* [EXCERPT TO READ]
::::::

Daycare & Preschools – The Glorified Babysitter Connection
“Who’s picking up the kids?”
The catch phrase of most any conversation I’ve had with a family member in recent weeks has had that question in the middle. Somebody is working at a full time job, another is working part time and the rest are off to whatever event they’ve chosen to fill their time with… but then there’s the stay at home, work from home mom in the midst. Call her.
After a couple of weeks surrounded with relatives, the frustration levels run high. I’ve been a stay at home, work from home mom for years, refusing to send my kids to daycare to learn what they needed to know before school started. Then, steadfastly home schooling so I could take the kids with me when my work required I travel, because I wanted to be the one raising my children.
I’ve caught every manner of flack from my family for choosing The Road I’ve Traveled Down, often, because my children weren’t learning what THEY thought my children should be learning. I’ve got the only kid in the bunch that went to college – and she home schooled for 12 years. YES, she passed all the entrance exams to get into college.
So, now, with teenaged boys still at home (yes, home schooling), I’m the one everyone calls when they need a babysitter “so they can get to work on time”. Can one of the boys come by and watch the kids for an hour or two? It’s an easy fix, the boys get a credit for the day as childcare/family living, and the family member gets a babysitter. Then there’s the next question of who will drop the kids at daycare, or preschool?
“Will you come drop the kids off at daycare?”
Of course, I have nothing else to do with my day. Working from home means I’m available to run kids around all day.
I could say, “No.” But, then there’s the other side of this issue.

::::::

* [DATASET]

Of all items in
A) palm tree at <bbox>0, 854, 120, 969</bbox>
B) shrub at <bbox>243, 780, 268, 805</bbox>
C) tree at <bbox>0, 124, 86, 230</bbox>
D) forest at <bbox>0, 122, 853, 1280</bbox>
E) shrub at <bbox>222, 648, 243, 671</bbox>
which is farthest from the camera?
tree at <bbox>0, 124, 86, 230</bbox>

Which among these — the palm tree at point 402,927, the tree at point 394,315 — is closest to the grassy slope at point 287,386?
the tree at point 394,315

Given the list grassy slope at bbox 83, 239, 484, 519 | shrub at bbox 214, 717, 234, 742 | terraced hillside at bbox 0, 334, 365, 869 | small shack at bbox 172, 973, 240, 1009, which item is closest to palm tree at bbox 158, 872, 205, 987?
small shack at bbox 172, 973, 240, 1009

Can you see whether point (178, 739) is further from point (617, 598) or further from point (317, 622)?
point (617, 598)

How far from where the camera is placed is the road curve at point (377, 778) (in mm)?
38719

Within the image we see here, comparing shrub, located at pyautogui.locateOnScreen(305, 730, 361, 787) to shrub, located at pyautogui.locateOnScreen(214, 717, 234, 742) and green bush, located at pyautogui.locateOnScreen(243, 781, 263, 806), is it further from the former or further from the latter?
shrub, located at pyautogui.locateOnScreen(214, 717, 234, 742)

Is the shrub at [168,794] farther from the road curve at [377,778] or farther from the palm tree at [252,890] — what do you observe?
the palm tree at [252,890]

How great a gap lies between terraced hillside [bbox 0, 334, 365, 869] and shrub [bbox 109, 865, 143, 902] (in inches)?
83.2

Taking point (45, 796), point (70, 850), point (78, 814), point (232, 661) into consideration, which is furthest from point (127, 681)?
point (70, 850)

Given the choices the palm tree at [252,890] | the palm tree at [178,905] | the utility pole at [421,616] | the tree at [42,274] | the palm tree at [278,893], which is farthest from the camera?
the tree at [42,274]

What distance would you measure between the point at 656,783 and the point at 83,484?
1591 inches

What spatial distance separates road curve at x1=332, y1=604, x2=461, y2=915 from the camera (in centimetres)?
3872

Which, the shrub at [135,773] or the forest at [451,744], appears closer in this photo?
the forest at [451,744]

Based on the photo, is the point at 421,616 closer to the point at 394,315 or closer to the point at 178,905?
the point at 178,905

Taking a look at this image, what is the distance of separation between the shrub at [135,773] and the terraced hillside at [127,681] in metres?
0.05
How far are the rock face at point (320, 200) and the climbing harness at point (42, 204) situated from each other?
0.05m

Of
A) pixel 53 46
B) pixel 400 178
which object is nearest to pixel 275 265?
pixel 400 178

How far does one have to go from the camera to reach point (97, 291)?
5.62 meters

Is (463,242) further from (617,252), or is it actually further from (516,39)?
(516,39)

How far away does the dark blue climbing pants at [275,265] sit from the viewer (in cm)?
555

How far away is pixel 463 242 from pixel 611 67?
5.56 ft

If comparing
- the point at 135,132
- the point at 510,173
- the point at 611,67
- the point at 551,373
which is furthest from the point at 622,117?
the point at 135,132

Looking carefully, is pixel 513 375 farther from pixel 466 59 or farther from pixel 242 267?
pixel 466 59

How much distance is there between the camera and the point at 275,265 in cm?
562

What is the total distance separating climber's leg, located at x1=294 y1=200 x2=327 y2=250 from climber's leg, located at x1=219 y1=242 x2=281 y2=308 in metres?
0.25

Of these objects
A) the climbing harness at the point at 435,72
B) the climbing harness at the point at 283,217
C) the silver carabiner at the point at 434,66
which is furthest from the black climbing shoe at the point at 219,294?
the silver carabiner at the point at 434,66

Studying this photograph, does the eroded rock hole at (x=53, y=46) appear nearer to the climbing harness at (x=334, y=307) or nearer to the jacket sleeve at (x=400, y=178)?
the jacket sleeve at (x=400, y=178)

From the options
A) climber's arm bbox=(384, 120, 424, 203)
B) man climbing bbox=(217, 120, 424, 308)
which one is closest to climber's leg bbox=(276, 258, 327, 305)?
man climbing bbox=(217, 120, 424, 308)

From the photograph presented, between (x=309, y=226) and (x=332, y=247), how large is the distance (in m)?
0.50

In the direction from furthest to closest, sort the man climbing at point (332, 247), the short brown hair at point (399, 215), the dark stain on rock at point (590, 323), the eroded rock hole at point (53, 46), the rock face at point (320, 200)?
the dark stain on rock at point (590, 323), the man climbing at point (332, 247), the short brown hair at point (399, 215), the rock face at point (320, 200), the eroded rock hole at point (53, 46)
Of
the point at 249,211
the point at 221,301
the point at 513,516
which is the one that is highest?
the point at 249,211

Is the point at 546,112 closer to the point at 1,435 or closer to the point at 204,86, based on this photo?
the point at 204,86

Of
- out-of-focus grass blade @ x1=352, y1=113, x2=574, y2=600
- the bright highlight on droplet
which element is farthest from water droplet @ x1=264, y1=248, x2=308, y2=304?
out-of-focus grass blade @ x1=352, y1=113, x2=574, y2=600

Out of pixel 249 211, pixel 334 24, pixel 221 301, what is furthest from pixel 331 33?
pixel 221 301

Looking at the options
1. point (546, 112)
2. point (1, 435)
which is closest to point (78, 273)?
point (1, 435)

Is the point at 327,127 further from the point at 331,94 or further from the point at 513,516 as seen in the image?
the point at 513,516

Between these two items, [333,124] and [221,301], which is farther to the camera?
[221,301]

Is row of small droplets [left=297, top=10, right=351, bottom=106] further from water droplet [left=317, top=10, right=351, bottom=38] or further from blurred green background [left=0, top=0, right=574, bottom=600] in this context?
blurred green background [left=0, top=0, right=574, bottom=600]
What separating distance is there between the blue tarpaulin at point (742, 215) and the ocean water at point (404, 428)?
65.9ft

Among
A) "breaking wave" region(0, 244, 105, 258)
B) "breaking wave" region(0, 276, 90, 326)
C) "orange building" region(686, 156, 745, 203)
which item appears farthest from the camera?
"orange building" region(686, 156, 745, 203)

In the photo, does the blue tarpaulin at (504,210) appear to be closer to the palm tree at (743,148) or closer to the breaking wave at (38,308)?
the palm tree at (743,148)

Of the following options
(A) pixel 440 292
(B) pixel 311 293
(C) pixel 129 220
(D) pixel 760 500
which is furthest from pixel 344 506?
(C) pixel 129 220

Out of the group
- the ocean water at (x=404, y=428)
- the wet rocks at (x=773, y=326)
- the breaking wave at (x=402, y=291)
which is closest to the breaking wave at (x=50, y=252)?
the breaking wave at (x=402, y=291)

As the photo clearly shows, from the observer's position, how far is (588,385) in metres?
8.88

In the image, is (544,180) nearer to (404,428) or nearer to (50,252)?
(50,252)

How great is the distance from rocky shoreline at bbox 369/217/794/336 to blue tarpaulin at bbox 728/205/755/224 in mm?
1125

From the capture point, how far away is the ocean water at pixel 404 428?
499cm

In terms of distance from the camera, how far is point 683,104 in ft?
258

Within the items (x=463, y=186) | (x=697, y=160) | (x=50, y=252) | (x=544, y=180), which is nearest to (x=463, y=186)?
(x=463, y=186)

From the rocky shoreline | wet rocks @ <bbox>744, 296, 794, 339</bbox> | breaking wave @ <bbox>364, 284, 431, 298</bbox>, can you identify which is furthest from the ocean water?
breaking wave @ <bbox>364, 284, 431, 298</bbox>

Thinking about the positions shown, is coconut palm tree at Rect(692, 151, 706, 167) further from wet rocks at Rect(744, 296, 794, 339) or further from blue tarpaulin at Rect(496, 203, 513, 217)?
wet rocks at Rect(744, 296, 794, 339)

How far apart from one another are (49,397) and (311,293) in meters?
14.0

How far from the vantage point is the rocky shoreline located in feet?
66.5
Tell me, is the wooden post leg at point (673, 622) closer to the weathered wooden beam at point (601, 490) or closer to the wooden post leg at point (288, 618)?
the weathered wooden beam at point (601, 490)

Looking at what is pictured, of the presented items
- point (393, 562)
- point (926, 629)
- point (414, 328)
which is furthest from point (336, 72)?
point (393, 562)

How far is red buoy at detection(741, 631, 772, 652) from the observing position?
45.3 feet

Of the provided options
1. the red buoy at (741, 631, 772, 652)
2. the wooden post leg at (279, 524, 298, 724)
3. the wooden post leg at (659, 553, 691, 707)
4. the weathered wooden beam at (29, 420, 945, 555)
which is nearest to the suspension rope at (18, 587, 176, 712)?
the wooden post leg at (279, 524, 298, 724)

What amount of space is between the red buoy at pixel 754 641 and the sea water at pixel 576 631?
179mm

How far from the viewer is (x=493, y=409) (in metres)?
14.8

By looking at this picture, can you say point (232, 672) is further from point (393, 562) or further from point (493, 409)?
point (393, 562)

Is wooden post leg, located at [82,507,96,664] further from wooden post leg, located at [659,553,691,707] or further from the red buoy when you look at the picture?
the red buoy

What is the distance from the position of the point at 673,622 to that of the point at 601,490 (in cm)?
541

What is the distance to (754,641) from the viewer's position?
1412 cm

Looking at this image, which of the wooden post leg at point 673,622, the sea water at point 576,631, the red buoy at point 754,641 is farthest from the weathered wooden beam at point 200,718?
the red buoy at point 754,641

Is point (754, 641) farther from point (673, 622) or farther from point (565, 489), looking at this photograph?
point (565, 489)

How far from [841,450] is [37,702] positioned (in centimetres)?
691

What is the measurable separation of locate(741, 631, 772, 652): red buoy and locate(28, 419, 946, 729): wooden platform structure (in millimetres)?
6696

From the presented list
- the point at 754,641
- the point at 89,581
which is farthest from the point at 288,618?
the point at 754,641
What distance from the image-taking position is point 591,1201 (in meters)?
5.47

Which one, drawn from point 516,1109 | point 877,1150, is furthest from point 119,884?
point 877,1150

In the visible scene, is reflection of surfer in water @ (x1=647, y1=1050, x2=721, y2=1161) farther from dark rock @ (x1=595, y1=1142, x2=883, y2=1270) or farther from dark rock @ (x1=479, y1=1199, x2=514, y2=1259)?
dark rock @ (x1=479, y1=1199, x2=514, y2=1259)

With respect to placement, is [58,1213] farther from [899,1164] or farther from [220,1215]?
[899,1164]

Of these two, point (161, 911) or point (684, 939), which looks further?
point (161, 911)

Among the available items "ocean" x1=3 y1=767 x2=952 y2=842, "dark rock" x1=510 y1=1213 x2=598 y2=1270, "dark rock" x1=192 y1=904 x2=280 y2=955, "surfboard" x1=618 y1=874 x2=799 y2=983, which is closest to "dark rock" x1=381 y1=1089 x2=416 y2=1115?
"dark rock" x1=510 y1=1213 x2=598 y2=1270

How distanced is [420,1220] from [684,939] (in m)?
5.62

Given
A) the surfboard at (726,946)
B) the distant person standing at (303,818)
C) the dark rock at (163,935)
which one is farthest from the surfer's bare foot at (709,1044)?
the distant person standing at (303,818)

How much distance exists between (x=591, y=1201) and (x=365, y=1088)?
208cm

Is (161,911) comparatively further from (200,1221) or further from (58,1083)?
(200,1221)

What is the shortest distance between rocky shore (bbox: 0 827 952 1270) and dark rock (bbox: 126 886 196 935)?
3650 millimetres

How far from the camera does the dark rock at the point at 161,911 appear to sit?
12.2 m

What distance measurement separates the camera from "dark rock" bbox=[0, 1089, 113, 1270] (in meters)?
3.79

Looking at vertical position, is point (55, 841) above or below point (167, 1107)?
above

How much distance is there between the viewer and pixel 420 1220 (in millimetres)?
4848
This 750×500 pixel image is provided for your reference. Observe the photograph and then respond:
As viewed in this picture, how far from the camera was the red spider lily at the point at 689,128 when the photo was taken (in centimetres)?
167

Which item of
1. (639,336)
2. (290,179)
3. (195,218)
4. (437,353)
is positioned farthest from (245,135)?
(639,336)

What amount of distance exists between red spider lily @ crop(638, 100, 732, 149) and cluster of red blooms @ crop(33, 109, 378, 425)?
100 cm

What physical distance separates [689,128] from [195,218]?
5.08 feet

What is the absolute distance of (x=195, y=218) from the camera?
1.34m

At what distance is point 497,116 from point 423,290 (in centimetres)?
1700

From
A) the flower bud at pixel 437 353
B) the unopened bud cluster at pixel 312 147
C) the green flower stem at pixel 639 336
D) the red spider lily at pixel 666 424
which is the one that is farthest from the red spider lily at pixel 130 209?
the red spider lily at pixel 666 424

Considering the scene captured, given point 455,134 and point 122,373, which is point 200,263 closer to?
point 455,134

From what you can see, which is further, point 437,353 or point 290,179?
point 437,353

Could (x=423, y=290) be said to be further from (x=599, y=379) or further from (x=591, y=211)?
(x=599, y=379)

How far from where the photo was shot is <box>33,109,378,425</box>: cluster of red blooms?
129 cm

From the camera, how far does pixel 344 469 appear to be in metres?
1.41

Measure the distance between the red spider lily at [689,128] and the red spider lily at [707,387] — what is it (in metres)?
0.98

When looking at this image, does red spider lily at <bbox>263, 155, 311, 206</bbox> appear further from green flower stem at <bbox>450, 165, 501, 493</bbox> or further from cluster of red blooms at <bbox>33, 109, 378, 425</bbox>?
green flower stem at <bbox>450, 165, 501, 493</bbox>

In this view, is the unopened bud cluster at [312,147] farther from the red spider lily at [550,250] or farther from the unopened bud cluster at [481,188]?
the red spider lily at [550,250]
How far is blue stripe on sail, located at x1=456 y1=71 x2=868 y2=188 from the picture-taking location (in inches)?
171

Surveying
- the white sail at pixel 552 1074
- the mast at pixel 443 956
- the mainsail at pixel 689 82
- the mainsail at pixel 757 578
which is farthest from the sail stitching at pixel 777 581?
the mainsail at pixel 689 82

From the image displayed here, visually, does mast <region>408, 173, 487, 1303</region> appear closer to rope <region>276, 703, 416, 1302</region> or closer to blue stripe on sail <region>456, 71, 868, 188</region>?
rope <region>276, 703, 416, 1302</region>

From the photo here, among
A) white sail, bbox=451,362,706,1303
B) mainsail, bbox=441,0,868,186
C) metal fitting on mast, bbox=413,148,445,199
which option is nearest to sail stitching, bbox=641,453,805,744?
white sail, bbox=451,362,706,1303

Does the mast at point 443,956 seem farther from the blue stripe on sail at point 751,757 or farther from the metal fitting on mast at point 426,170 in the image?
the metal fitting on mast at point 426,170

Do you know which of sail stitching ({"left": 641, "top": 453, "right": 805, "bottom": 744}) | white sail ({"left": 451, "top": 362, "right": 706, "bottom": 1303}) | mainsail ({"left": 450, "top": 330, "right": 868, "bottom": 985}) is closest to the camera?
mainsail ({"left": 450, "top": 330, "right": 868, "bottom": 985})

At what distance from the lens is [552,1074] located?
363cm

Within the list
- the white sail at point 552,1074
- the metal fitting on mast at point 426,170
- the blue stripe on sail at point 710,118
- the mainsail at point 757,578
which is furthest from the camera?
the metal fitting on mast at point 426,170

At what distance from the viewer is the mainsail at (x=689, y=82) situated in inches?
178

::::::

* [TASK 1] In the daycare post, transcribe the passage between "So, now, with" and "around all day.", inclusive.
* [TASK 2]
Answer these questions from the daycare post:
(a) According to the writer, how do frustration levels run after a couple of weeks surrounded with relatives?
(b) For how many years was the child who went to college home schooled?
(c) What credit do the boys get for the day when they watch the kids?

* [EXERCISE ANSWER 1]
So, now, with teenaged boys still at home (yes, home schooling), I’m the one everyone calls when they need a babysitter “so they can get to work on time”. Can one of the boys come by and watch the kids for an hour or two? It’s an easy fix, the boys get a credit for the day as childcare/family living, and the family member gets a babysitter. Then there’s the next question of who will drop the kids at daycare, or preschool?
“Will you come drop the kids off at daycare?”
Of course, I have nothing else to do with my day. Working from home means I’m available to run kids around all day.

* [EXERCISE ANSWER 2]
(a) High
(b) 12 years
(c) Childcare/family living